Bruce Rodgers (“Rodgers”) was the President of Sameday Worldwide, a company which handled transportation of goods. In 2009, he was recruited by CEVA Freight Canada Co. (“CEVA”) to become its Country Manager. Rodgers was earning a salary of $189,000 plus a bonus with Sameday Worldwide. After being flown to Houston twice, attending a total of seven interviews, and meeting the CEO of CEVA’s global parent company, Rodgers was presented with an offer of employment. He turned it down. He was then made a second offer with a higher salary and signing bonus, which he accepted. Rodgers was also told that he was required to purchase shares in the company in order to demonstrate his commitment. The cost of the shares purchased by Rodgers was $102,330.85.
A little less than three years later, Rodgers was dismissed from CEVA without cause. He was paid two weeks of salary in lieu of notice plus severance of just under one additional week and outstanding vacation pay. Rodgers’ contract of employment provided that he could be terminated upon notice or pay in lieu of notice “based on [his] length of service and applicable legal requirements”.
Rodgers commenced a wrongful dismissal action against CEVA and argued, in part, that he was induced by CEVA to leave secure and long-term employment with Sameday Worldwide. Rodgers alleged that in the circumstances, he was entitled to damages equivalent to 18 to 24 months of notice, less mitigation earnings.
CEVA argued that Rodgers’ entitlement to notice or pay in lieu of notice based on “length of service” was a distinct consideration from “applicable legal requirements”. While the Court acknowledged that Rodgers’ short length of service was a relevant factor, it found that it did not warrant any particular weight because the employment agreement was not clear that length of service would trump all other considerations. The Court held that if the parties intended for length of service to be accorded more weight than any other factor in determining the appropriate notice period, it was incumbent upon CEVA to make this clear to Rodgers. There was no such evidence in the case before the Court.
The Court focused on the way in which Rodgers was recruited to the position of Country Manager. It stated:
The recruitment of the plaintiff by the defendant when he was employed in a senior position of significant length of service is also a factor tending to increase the period of notice. Against those factors is the short period of time that the plaintiff was employed by the defendant. However, I have concluded that both parties to the employment contract contemplated, at the commencement of the employment relationship, that it would be a long one. Specifically, I do not believe that either party thought of [sic] the plaintiff’s employment could be terminated after approximately three years of service upon payment of two weeks’ salary in lieu of notice plus severance pay in the approximate amount of $5,000.

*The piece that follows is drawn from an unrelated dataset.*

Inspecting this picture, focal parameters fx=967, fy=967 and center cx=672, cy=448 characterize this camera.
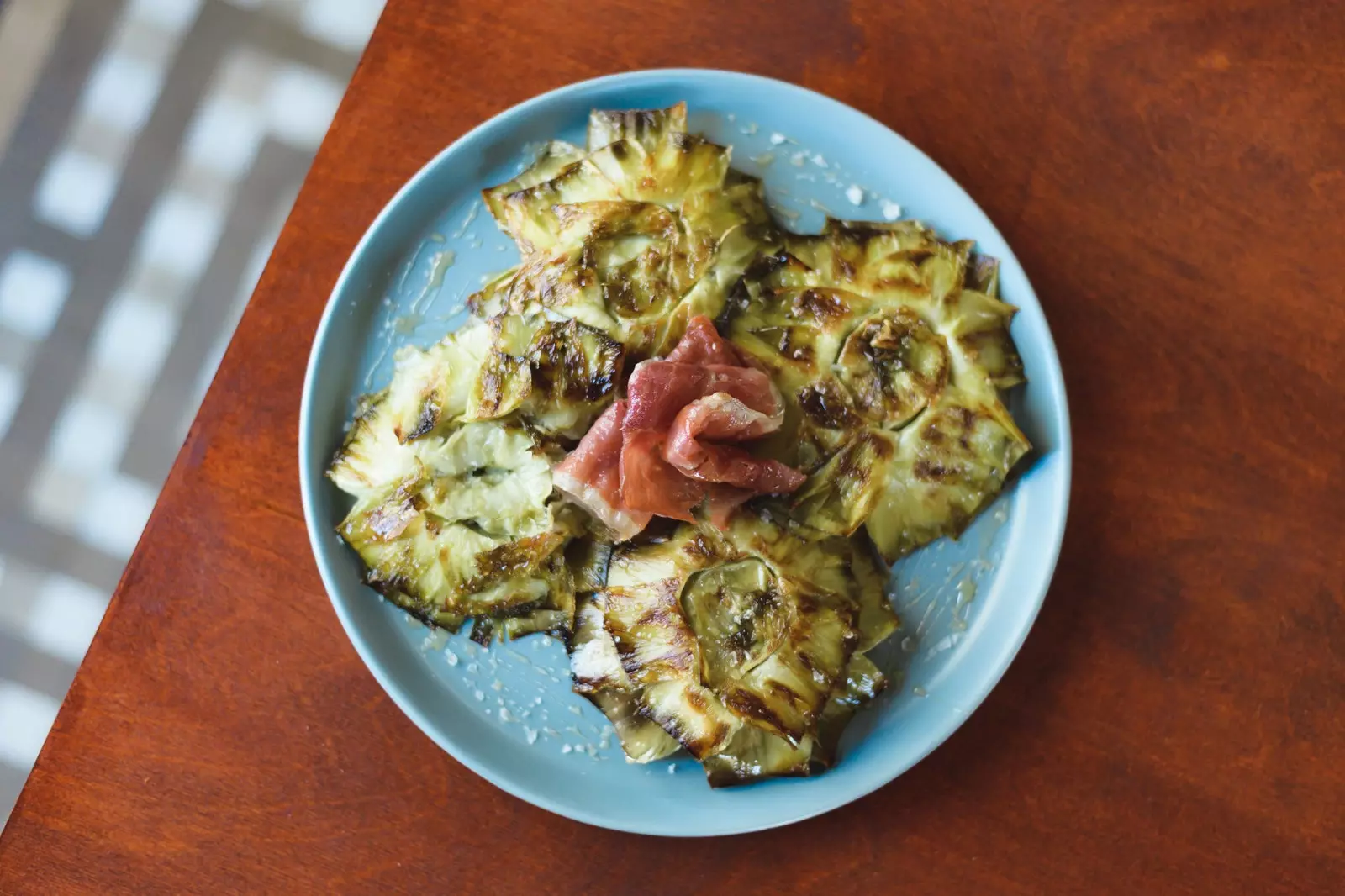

In the circumstances, the Court found that an appropriate notice period was 14 months. This equated to a payment of $428,246, less Rodgers’ mitigation earnings of $82,261.
Lessons for Employers
This case serves as an important reminder to employers that even where job security is not explicitly promised, or even discussed, the method of recruitment can be viewed by the Court as an implicit promise of job security. Here, the Court noted the “attractive” financial package which Rodgers was offered, and the fact that this was an improvement over the original offer which he declined. The Court was also persuaded by the fact that Rodgers was forced to make an investment in the company, giving him the impression that he could expect above-average job security. As such, Rodgers was “induced” to join CEVA and deserved a longer notice period.
While there were certainly other factors at play in the Court’s decision with respect to the reasonable notice period, e.g. Rodgers’ age and his high level of responsibility, the Court was clear that CEVA’s recruitment of Rodgers from a secure, long-term job was a factor contributing to the lengthy notice period awarded.
Employers must be cognizant of the efforts they make to convince someone to leave prior employment, and ensure that any resulting offer of employment includes an appropriately drafted termination provision which is clearly communicated to the employee.